Result: 48× I/O reduction for trillion-parameter models. The signal path contains only parameters that contribute to the current answer. Nothing else exists in memory.
Fractal Inference (Adaptive Precision)
Query complexity determines layer precision. Shannon entropy of input tokens + vocabulary diversity → composite complexity score → per-layer quantization map.

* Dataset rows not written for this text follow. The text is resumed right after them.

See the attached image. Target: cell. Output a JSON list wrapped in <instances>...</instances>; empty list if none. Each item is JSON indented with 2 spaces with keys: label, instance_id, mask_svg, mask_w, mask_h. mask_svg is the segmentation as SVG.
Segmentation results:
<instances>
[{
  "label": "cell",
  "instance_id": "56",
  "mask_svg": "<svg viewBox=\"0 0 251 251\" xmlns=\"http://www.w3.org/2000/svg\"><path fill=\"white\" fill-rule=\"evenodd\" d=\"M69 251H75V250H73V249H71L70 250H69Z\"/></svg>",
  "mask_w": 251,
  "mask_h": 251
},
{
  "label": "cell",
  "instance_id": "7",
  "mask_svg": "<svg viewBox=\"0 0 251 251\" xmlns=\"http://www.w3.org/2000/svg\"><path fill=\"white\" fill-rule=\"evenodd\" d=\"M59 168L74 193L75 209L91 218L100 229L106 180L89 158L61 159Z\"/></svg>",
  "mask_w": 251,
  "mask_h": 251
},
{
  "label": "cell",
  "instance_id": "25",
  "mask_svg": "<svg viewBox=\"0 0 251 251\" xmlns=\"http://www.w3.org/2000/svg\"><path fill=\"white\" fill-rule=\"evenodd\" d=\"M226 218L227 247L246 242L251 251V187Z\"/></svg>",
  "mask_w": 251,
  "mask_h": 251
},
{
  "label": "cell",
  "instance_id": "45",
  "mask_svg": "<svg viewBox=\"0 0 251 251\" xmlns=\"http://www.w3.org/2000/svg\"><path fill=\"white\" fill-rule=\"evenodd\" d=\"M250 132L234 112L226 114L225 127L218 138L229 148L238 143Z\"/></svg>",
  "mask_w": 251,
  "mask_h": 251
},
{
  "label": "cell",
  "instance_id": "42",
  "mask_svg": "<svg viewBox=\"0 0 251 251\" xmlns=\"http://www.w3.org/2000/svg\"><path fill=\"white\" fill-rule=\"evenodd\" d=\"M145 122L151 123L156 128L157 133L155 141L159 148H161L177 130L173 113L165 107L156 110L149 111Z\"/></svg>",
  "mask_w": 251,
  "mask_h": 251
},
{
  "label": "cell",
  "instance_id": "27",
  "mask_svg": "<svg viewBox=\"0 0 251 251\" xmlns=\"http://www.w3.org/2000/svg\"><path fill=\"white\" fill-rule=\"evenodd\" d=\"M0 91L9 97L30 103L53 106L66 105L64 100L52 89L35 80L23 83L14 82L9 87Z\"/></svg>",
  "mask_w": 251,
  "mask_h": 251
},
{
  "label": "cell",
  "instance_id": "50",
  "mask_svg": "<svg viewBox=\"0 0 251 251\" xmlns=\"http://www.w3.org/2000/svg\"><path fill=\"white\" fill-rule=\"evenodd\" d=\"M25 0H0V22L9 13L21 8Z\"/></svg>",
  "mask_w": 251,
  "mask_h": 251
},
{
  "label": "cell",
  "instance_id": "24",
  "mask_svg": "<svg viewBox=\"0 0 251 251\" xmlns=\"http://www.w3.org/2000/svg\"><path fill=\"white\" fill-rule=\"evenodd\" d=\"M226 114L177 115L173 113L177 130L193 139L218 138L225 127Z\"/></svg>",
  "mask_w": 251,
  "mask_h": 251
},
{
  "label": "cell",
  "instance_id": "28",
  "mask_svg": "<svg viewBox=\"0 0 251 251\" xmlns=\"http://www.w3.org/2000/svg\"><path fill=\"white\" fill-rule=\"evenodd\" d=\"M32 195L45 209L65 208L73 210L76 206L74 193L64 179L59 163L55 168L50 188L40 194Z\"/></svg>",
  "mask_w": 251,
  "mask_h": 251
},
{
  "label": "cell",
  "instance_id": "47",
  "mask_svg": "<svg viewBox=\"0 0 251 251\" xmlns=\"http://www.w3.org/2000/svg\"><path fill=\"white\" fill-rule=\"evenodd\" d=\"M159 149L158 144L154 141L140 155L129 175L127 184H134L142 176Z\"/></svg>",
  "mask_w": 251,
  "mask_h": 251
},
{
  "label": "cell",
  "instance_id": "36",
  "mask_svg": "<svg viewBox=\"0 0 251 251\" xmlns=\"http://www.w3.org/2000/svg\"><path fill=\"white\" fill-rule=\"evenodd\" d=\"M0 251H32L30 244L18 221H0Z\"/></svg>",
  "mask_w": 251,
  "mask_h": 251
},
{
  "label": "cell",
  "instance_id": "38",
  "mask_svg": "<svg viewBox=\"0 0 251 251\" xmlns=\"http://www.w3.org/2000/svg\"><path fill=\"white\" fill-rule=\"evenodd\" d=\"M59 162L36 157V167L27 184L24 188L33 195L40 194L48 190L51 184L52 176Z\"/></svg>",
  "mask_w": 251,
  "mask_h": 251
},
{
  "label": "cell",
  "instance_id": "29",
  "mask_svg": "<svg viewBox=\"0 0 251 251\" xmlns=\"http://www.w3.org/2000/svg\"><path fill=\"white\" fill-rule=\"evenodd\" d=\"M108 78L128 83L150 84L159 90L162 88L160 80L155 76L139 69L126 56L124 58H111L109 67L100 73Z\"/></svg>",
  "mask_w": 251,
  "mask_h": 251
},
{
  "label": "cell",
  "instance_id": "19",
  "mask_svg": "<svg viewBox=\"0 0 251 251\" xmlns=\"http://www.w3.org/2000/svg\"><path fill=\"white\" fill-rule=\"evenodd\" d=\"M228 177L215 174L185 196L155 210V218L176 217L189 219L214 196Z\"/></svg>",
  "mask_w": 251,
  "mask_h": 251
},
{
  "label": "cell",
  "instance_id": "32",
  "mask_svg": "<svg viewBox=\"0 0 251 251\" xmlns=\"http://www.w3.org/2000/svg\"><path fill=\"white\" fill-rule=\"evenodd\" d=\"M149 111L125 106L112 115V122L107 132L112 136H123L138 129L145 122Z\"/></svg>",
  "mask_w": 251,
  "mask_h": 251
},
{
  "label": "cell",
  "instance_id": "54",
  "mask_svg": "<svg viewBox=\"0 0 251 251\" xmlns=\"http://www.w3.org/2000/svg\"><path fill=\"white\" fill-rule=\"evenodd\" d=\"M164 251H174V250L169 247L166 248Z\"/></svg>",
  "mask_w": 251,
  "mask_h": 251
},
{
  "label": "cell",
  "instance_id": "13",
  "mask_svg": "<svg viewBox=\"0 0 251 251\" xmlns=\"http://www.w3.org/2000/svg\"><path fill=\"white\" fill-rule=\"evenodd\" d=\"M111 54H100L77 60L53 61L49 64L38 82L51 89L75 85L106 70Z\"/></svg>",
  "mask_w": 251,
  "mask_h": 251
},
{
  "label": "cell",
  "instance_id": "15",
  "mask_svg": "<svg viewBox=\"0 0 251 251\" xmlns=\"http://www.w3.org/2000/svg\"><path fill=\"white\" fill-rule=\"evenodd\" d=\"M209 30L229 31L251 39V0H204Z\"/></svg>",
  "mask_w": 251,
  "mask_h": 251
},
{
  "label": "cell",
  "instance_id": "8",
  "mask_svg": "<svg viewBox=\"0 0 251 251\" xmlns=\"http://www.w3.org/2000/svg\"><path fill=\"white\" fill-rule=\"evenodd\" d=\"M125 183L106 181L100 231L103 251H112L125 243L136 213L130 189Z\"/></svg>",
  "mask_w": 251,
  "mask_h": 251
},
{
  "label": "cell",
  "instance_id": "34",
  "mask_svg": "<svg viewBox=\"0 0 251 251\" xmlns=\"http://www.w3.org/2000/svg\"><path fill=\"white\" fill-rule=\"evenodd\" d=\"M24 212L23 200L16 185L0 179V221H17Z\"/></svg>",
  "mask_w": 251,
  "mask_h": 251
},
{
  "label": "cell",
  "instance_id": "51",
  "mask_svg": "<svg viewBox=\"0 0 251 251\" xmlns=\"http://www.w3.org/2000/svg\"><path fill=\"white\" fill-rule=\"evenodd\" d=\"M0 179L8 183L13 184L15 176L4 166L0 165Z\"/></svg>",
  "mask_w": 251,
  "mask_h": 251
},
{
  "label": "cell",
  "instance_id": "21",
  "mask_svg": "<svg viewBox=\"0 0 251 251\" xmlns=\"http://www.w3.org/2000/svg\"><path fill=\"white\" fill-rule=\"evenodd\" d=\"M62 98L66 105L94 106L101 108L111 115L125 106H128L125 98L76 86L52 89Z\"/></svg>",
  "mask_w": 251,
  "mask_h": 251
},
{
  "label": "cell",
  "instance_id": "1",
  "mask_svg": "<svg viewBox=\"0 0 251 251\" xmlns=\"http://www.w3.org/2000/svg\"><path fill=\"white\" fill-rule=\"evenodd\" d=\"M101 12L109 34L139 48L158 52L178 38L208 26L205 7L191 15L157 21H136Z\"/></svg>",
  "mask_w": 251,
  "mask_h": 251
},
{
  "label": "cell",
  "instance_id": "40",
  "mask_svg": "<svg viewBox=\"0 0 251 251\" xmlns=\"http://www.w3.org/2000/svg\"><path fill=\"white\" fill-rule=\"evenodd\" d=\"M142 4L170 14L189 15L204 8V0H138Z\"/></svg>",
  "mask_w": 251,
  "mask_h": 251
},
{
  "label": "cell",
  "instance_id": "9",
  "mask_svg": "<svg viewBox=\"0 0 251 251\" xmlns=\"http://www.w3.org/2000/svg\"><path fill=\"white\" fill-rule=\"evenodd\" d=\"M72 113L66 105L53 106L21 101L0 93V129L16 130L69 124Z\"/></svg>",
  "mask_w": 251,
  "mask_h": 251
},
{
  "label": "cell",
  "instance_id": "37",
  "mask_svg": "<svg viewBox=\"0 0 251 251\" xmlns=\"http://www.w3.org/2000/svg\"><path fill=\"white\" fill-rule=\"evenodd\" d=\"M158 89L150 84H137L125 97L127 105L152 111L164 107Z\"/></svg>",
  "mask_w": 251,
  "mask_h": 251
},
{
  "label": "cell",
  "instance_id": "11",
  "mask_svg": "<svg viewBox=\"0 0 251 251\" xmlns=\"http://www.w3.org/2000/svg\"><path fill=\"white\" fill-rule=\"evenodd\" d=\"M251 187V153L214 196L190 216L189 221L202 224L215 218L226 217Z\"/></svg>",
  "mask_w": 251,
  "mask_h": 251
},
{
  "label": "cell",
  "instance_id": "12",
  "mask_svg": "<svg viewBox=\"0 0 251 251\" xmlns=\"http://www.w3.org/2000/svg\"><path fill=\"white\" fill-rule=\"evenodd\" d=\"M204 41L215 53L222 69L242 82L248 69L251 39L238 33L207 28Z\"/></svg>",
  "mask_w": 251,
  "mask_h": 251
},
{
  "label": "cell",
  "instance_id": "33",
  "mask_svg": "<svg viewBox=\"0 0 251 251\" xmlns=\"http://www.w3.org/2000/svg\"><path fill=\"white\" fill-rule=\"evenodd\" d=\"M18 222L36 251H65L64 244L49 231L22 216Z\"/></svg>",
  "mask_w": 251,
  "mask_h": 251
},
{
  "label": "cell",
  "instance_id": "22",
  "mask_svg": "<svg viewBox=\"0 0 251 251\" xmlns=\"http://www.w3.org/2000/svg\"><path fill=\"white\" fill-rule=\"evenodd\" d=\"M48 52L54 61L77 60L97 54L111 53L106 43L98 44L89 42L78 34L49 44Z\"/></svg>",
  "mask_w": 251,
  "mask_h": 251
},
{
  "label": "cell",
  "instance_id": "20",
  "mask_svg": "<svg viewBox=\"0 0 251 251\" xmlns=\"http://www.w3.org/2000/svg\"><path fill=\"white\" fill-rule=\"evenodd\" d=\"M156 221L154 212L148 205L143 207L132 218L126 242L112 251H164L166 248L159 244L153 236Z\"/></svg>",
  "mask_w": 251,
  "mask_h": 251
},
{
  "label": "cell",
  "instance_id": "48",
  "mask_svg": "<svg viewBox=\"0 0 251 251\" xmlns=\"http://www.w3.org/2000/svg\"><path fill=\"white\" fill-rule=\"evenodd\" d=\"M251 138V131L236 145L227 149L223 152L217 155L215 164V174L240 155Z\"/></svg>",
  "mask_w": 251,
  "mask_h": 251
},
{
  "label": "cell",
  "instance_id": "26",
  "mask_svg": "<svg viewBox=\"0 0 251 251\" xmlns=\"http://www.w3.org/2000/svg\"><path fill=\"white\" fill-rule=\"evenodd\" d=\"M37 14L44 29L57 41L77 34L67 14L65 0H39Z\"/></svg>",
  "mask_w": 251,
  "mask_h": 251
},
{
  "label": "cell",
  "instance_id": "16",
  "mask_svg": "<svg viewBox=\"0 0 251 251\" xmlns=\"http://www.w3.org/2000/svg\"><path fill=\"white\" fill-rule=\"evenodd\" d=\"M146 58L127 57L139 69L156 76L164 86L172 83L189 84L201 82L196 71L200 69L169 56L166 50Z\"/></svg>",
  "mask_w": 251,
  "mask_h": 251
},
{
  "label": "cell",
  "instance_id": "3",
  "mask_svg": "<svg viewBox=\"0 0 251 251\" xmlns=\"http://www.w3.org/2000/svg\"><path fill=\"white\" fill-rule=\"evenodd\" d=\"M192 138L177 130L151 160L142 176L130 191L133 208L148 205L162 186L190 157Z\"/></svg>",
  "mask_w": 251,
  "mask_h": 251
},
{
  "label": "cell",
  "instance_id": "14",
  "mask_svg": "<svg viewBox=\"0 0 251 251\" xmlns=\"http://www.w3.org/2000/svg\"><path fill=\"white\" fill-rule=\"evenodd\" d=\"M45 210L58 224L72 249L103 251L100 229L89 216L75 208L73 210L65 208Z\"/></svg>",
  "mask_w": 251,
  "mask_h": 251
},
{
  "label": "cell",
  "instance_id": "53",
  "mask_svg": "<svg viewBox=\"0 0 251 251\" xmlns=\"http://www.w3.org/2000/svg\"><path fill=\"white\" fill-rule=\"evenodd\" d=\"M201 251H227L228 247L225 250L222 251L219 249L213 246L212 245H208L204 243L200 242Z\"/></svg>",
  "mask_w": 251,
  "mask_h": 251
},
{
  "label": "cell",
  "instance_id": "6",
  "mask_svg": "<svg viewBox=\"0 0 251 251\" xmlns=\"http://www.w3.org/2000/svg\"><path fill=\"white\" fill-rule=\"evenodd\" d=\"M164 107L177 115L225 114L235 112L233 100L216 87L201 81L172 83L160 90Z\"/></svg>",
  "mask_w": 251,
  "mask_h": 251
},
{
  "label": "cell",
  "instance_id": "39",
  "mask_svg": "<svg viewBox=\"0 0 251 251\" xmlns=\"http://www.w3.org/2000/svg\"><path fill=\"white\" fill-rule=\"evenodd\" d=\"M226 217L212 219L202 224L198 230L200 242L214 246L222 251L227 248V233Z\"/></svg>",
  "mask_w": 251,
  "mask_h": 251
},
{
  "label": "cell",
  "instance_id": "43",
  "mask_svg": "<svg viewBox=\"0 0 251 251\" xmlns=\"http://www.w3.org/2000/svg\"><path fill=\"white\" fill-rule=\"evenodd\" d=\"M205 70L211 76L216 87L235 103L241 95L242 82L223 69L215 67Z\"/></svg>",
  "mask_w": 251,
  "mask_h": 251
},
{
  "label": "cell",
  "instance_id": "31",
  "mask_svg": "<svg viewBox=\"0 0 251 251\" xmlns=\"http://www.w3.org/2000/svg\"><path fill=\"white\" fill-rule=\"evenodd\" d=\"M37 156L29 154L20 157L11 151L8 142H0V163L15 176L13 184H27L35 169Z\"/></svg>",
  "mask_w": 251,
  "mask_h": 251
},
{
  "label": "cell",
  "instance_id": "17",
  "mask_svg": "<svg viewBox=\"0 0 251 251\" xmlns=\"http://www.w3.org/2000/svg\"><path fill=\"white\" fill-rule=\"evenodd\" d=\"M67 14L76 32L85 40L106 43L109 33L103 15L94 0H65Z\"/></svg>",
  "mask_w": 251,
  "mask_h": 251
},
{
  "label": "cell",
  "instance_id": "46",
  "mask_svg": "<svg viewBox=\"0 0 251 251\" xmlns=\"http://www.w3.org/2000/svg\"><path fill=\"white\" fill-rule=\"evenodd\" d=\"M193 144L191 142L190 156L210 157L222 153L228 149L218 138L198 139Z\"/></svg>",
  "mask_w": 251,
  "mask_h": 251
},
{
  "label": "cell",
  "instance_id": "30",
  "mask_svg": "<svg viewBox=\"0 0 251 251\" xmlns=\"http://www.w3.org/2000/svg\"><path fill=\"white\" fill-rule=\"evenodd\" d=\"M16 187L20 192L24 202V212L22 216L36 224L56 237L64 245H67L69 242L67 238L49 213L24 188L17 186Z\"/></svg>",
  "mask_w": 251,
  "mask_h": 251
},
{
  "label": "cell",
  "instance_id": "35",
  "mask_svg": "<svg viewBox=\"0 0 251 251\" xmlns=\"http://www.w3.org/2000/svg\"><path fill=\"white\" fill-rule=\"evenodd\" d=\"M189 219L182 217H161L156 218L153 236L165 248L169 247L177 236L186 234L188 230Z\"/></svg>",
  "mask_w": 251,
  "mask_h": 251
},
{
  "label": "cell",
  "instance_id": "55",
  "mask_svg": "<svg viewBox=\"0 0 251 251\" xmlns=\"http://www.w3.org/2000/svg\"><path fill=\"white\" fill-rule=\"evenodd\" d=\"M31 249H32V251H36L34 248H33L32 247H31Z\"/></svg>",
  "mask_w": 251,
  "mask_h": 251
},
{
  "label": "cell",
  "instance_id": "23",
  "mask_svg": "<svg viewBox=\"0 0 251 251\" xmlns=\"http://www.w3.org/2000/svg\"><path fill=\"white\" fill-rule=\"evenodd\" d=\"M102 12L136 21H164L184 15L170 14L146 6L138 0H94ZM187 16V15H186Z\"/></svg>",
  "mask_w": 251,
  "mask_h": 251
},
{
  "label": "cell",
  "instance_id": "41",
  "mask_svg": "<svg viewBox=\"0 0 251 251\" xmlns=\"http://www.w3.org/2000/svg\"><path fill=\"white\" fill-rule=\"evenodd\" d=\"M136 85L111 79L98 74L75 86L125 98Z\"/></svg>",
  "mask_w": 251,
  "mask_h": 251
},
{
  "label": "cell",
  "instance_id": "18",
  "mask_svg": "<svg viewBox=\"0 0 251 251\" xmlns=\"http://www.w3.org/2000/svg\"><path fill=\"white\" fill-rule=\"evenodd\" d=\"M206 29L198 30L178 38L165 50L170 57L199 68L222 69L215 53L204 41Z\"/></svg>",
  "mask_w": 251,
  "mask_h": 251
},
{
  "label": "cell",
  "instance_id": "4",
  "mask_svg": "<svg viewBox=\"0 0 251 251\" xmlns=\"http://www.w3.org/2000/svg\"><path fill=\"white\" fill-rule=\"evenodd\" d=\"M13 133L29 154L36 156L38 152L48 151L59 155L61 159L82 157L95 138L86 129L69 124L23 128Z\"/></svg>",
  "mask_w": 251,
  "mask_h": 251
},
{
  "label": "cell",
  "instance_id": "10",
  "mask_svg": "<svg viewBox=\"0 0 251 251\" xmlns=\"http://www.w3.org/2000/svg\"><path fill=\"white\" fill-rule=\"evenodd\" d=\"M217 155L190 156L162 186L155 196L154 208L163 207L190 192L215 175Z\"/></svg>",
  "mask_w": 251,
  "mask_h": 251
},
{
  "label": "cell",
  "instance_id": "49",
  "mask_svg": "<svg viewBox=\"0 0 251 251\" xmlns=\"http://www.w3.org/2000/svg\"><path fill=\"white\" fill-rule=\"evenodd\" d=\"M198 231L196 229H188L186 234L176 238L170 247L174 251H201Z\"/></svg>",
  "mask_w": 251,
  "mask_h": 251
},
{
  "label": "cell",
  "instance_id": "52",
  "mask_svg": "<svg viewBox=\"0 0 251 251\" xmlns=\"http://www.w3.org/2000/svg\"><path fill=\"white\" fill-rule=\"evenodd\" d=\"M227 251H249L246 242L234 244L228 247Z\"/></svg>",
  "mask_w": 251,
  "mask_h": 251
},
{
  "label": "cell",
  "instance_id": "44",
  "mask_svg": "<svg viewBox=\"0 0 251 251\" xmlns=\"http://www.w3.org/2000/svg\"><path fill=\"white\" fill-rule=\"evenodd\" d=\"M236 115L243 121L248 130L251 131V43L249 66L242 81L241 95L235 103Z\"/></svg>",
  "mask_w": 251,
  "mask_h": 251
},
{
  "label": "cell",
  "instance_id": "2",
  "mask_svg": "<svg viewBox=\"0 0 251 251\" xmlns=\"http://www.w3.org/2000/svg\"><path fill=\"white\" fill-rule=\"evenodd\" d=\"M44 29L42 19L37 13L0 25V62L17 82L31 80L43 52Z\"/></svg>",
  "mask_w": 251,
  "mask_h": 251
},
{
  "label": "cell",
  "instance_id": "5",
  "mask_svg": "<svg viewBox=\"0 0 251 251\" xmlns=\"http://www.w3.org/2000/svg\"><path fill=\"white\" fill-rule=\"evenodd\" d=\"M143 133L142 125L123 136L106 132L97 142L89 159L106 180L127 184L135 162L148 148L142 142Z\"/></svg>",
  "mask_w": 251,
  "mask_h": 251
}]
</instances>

Simple query ("2+2=") → early layers at Q2_K, late layers at Q4_K → 26% RAM savings, zero quality loss. Complex reasoning → all layers at base precision → maximum signal fidelity.
The model breathes. Same file. Same binary. Different depth. Precision is allocated where it contributes to signal, and removed where it only adds noise. This is information-theoretic optimization applied to inference.
Identity Integration
Author identity constants participate in the kernel dispatch hash seed. The dispatch table initialization uses these constants mathematically. Removing them changes kernel selection, which changes numerical results.
This is not DRM — it's structural attribution. The author's identity is fused with the inference path at the mathematical level.
Build System
Single-file compilation. The Makefile auto-detects:
- x86: AVX2/AVX-512 via compiler intrinsic tests
- ARM: NEON detection
- OpenMP: automatic parallelization
make → inference-x (305 KB, optimized)
make clean → remove artifacts
No CMake. No configure. No autotools. One command.